◆ **The exercise**: Can you write out only the lines between the one holding "What is the distance in" and the one holding "30.0 meters", inclusive, substituting "orange shirt" for "orange top" and leaving everything else unchanged?

◆ **Provided information**:
** begin **

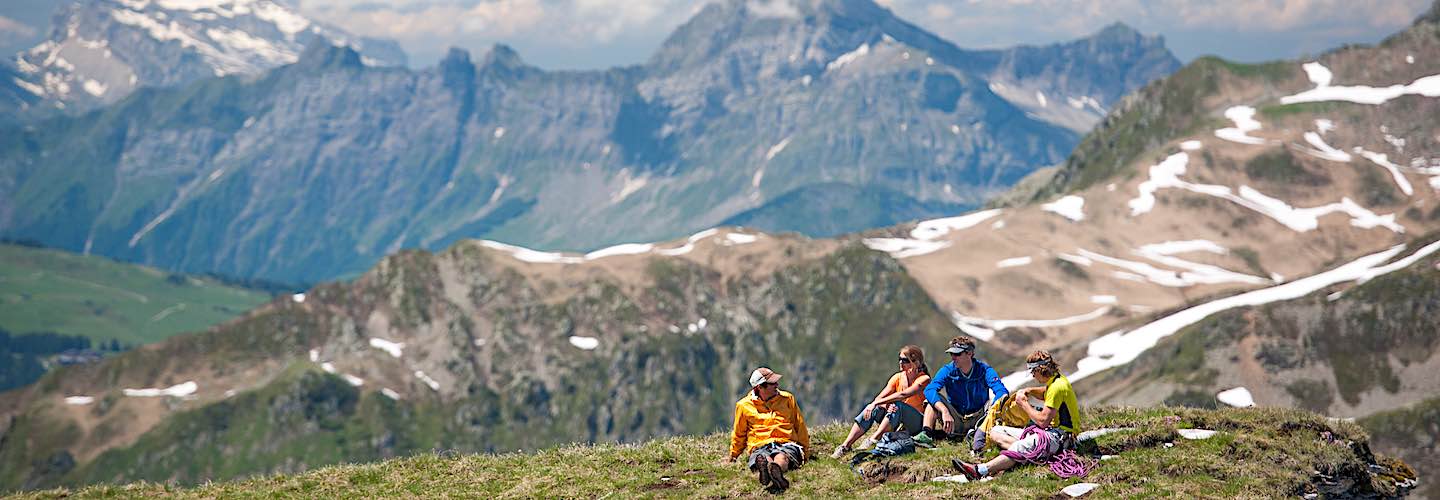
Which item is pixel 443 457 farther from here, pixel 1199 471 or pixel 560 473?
pixel 1199 471

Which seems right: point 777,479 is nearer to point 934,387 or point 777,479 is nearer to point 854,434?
point 854,434

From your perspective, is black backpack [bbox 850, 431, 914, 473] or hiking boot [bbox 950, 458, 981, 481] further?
black backpack [bbox 850, 431, 914, 473]

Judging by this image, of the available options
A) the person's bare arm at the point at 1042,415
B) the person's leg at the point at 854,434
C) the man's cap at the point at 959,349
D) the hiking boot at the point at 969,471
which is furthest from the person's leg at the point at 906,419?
the person's bare arm at the point at 1042,415

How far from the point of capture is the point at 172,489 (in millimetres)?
35781

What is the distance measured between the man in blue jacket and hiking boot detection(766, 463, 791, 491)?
15.4 ft

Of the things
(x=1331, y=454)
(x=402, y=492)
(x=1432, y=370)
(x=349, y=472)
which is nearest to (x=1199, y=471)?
(x=1331, y=454)

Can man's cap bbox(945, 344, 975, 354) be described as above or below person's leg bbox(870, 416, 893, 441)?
above

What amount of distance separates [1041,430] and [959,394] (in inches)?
163

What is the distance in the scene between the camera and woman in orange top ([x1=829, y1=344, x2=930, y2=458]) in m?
32.6

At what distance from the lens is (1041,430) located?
30.0 meters

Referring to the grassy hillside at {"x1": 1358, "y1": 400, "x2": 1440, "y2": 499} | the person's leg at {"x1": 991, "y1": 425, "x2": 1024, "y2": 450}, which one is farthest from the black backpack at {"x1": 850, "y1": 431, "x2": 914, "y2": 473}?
the grassy hillside at {"x1": 1358, "y1": 400, "x2": 1440, "y2": 499}

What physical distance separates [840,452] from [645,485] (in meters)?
5.58

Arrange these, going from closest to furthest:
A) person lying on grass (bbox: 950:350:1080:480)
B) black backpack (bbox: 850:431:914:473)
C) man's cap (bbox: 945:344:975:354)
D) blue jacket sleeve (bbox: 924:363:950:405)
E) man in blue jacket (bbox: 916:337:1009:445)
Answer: person lying on grass (bbox: 950:350:1080:480), black backpack (bbox: 850:431:914:473), man's cap (bbox: 945:344:975:354), man in blue jacket (bbox: 916:337:1009:445), blue jacket sleeve (bbox: 924:363:950:405)

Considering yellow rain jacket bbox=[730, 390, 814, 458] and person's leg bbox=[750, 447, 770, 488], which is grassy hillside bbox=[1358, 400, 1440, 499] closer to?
yellow rain jacket bbox=[730, 390, 814, 458]
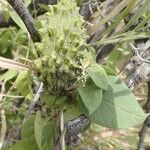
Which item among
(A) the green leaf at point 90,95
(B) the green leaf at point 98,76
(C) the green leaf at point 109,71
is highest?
(C) the green leaf at point 109,71

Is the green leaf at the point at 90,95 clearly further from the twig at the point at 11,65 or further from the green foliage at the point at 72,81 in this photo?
the twig at the point at 11,65

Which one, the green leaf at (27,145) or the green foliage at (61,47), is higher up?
the green foliage at (61,47)

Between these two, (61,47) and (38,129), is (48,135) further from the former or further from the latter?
(61,47)

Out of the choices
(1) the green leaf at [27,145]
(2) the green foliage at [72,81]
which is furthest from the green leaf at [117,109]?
(1) the green leaf at [27,145]

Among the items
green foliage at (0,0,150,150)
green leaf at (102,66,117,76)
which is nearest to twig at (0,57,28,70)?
green foliage at (0,0,150,150)

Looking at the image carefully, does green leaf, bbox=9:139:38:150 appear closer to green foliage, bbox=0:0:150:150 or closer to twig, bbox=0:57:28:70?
green foliage, bbox=0:0:150:150

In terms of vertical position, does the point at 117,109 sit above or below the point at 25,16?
below

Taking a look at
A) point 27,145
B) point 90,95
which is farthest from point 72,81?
point 27,145

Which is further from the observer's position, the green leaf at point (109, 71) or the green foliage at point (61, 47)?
the green leaf at point (109, 71)
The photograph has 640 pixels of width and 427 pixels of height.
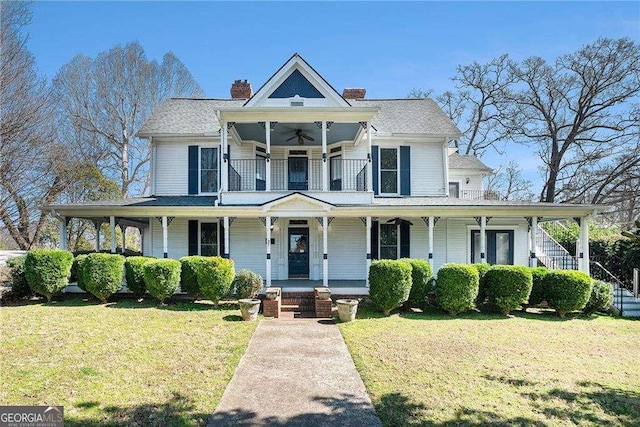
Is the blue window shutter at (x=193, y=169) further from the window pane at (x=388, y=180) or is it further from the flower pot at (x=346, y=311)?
the flower pot at (x=346, y=311)

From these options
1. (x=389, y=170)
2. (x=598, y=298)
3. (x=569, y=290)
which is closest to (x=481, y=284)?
(x=569, y=290)

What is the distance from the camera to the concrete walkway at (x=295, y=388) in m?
4.94

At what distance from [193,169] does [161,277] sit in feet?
Answer: 19.0

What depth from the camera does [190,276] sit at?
39.1 ft

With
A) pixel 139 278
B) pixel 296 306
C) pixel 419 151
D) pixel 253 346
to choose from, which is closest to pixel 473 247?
pixel 419 151

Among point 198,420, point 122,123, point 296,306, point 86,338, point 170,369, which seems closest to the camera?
point 198,420

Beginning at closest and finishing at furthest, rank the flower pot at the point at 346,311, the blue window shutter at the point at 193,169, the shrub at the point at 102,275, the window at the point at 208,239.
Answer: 1. the flower pot at the point at 346,311
2. the shrub at the point at 102,275
3. the window at the point at 208,239
4. the blue window shutter at the point at 193,169

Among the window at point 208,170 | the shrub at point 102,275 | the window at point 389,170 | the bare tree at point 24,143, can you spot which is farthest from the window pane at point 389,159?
the bare tree at point 24,143

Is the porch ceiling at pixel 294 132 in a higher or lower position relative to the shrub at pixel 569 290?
higher

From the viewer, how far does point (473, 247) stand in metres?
16.3

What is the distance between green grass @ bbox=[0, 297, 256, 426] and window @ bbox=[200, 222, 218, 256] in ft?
14.6

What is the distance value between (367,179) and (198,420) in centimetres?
1082

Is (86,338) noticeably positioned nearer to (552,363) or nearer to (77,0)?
(552,363)

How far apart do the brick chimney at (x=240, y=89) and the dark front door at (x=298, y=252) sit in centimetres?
747
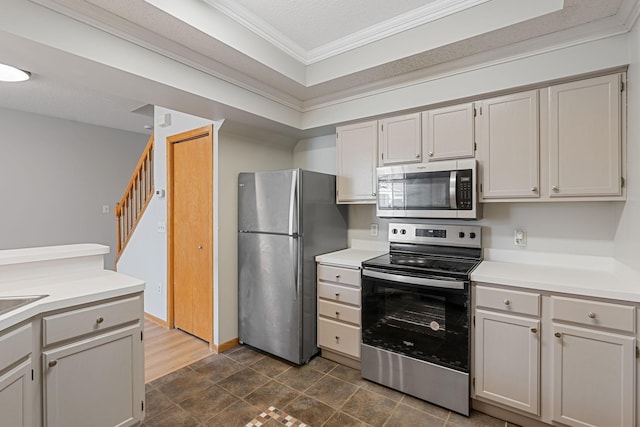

** end **

◆ **Final result**:
What is the distance in the scene between the camera and woman in orange shirt ([x1=829, y1=344, x2=930, y2=458]) in m?
32.6

At what distance from the lens is (1041,430) located?
30.0 meters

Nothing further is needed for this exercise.